* _Given passage_
══════════

> /*
> * For
> * "a/b/c/d/e/foo.c" -> "a/b/some/thing/else/e/foo.c"
> * the "e/foo.c" part is the same, we just want to know that
> * "a/b/c/d" was renamed to "a/b/some/thing/else"
> * so, for this example, this function returns "a/b/c/d" in
> * *old_dir and "a/b/some/thing/else" in *new_dir.
> *
> * Also, if the basename of the file changed, we don't care. We
> * want to know which portion of the directory, if any, changed.
> */
>
> Is that better?
yes, that helps me understanding pretty much.
>
>>> + *
>>> + * Also, if the basename of the file changed, we don't care. We
>>> + * want to know which portion of the directory, if any, changed.
>>> + */
>>> + end_of_old = strrchr(old_path, '/');
>>> + end_of_new = strrchr(new_path, '/');
>>> +
>>> + if (end_of_old == NULL || end_of_new == NULL)
>>> + return;
>>
>> return early as the files are in the top level, and apparently we do
>> not support top level renaming?
>>
>> What about a commit like 81b50f3ce4 (Move 'builtin-*' into
>> a 'builtin/' subdirectory, 2010-02-22) ?
>>
>> Well that specific commit left many files outside the new builtin dir,
>> but conceptually we could see a directory rename of
>>
>> /* => /src/*
>
> We had some internal usecases for want to support a "rename" of the
> toplevel directory into a subdirectory of itself. However, attempting
> to support that opened much too big a can of worms for me. We'd open
> up some big surprises somewhere.
ok, I was just trying to understand the code.
(As said before, I was not asking for having this implemented.)
> In particular, note that not supporting a "rename" of the toplevel
> directory is a special case of not supporting a "rename" of any
> directory to a subdirectory below itself, which in turn is a very
> special case of excluding partial directory renames. I addressed this
> in the cover letter of my original submission, as follows:
>
> """
> Further, there's a basic question about when directory rename detection
> should be applied at all. I have a simple rule:
>
> 3) If a given directory still exists on both sides of a merge, we do
> not consider it to have been renamed.
>
> Rule 3 may sound obvious at first, but it will probably arise as a
> question for some users -- what if someone "mostly" moved a directory but
> still left some files around, or, equivalently (from the perspective of the
> three-way merge that merge-recursive performs), fully renamed a directory
> in one commmit and then recreated that directory in a later commit adding
> some new files and then tried to merge? See the big comment in section 4
> of the new t6043 for further discussion of this rule.
> """

══════════

* _Data segment_
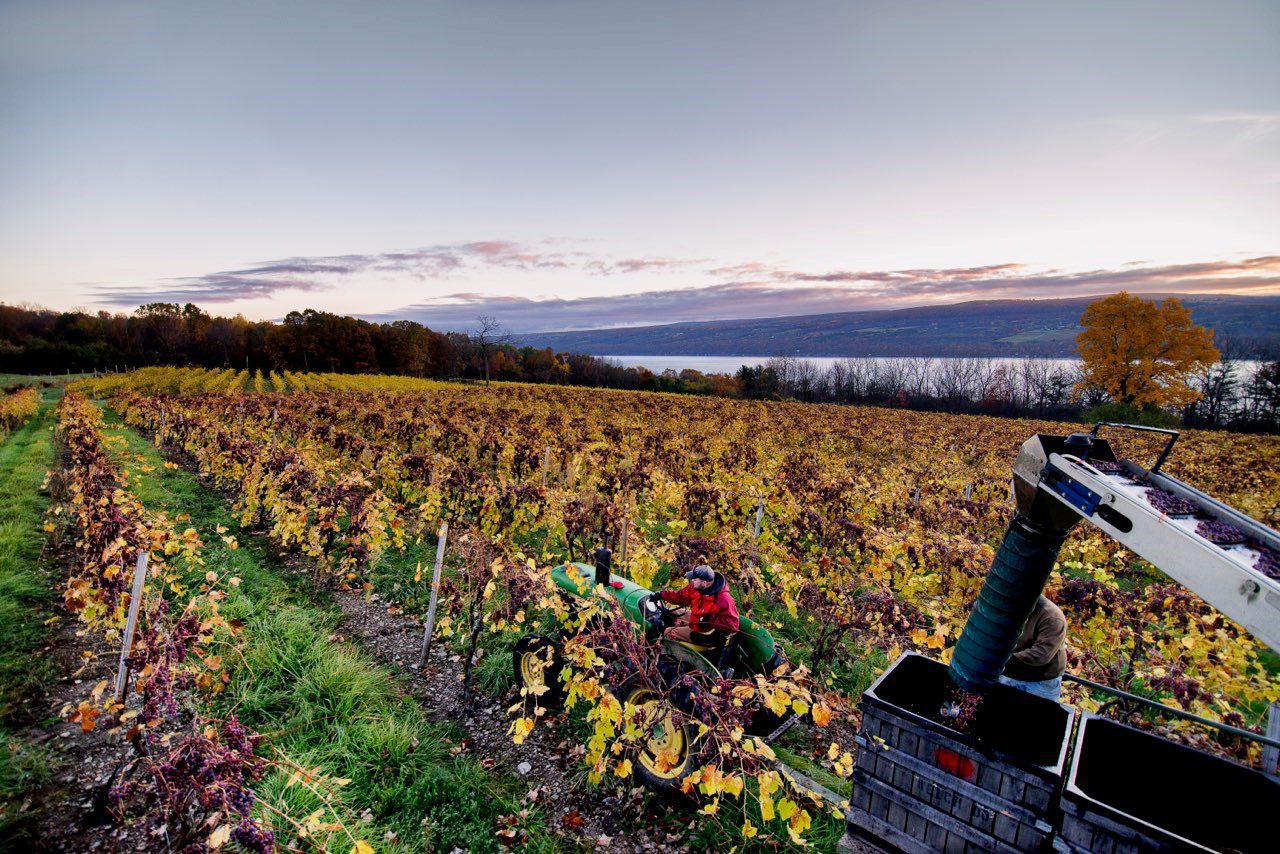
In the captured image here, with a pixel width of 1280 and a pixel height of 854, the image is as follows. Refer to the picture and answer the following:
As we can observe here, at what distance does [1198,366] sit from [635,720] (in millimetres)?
57493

══════════

* _Problem description_
Transcribe the stretch from "yes, that helps" through "end_of_new == NULL)" in the directory-rename discussion.

* _Result of this exercise_
yes, that helps me understanding pretty much.
>
>>> + *
>>> + * Also, if the basename of the file changed, we don't care. We
>>> + * want to know which portion of the directory, if any, changed.
>>> + */
>>> + end_of_old = strrchr(old_path, '/');
>>> + end_of_new = strrchr(new_path, '/');
>>> +
>>> + if (end_of_old == NULL || end_of_new == NULL)